--- Exercise aim ---
Give the number of lines in the records that include the word "site", and nothing besides.

(Stored items)
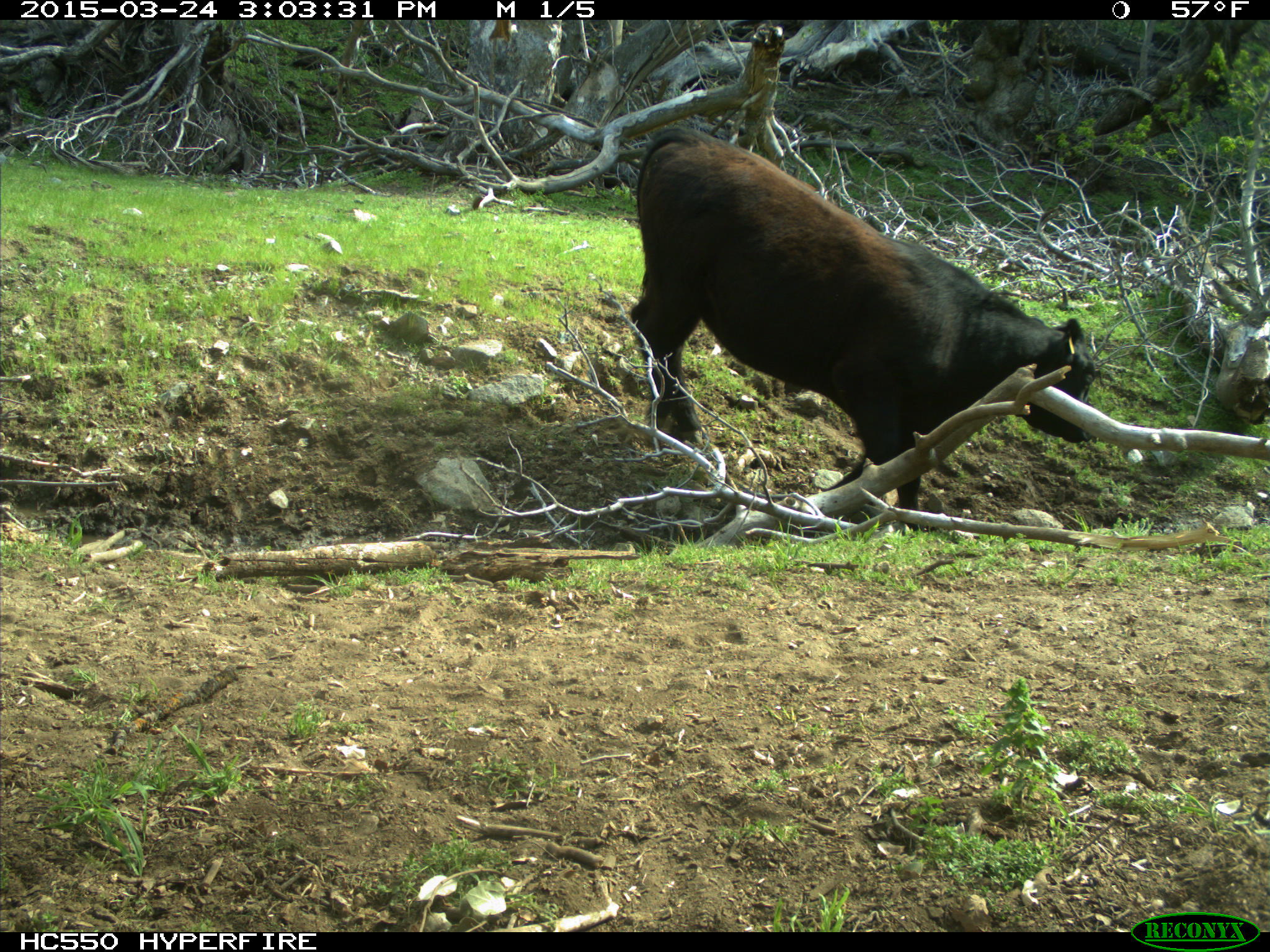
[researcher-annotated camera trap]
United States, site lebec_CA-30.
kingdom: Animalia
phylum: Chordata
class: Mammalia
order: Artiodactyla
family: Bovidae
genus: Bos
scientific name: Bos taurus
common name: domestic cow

---

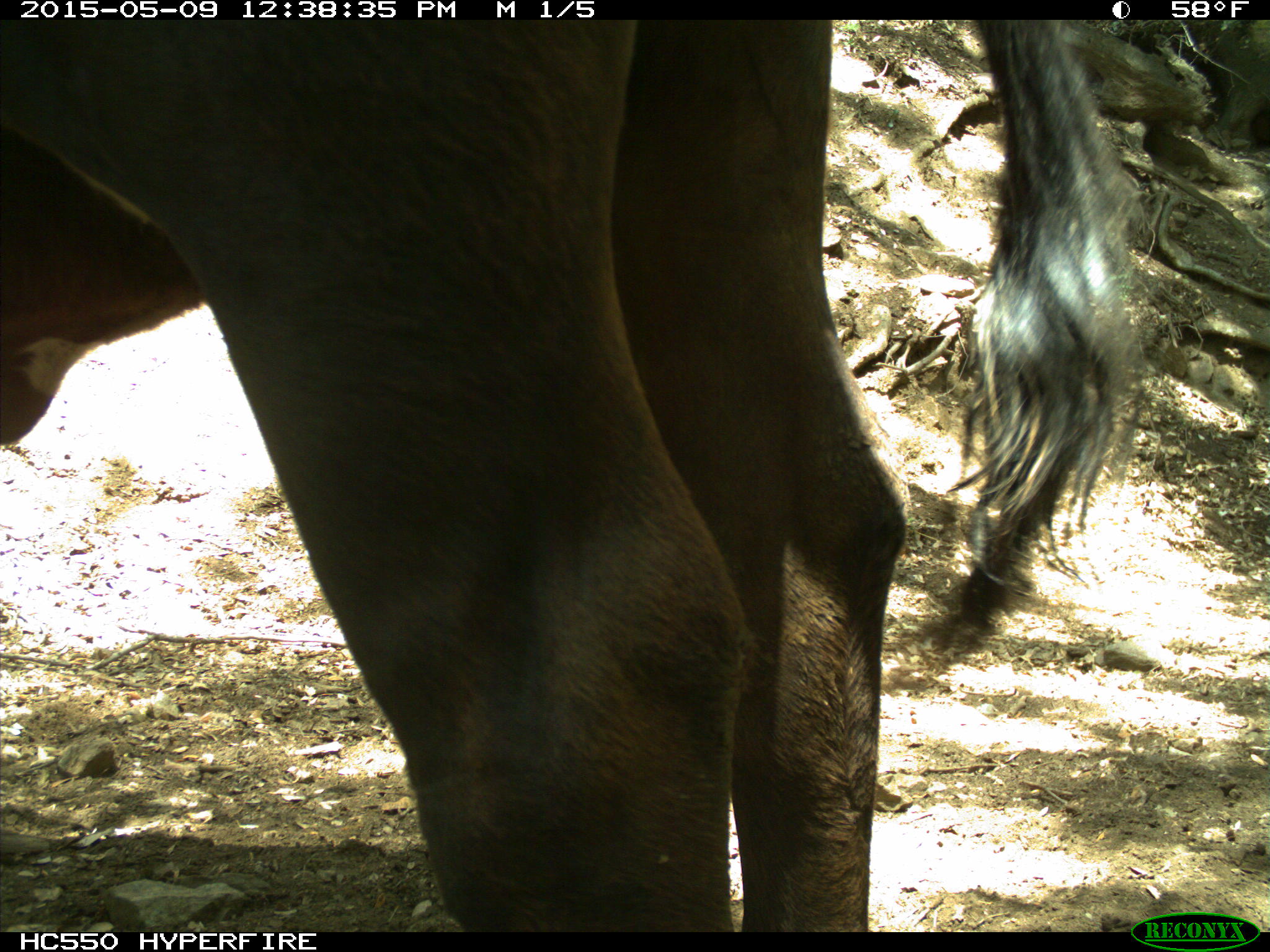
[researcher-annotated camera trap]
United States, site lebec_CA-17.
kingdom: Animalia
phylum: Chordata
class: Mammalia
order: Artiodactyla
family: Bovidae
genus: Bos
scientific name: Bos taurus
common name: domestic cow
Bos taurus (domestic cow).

--- Response for this exercise ---
2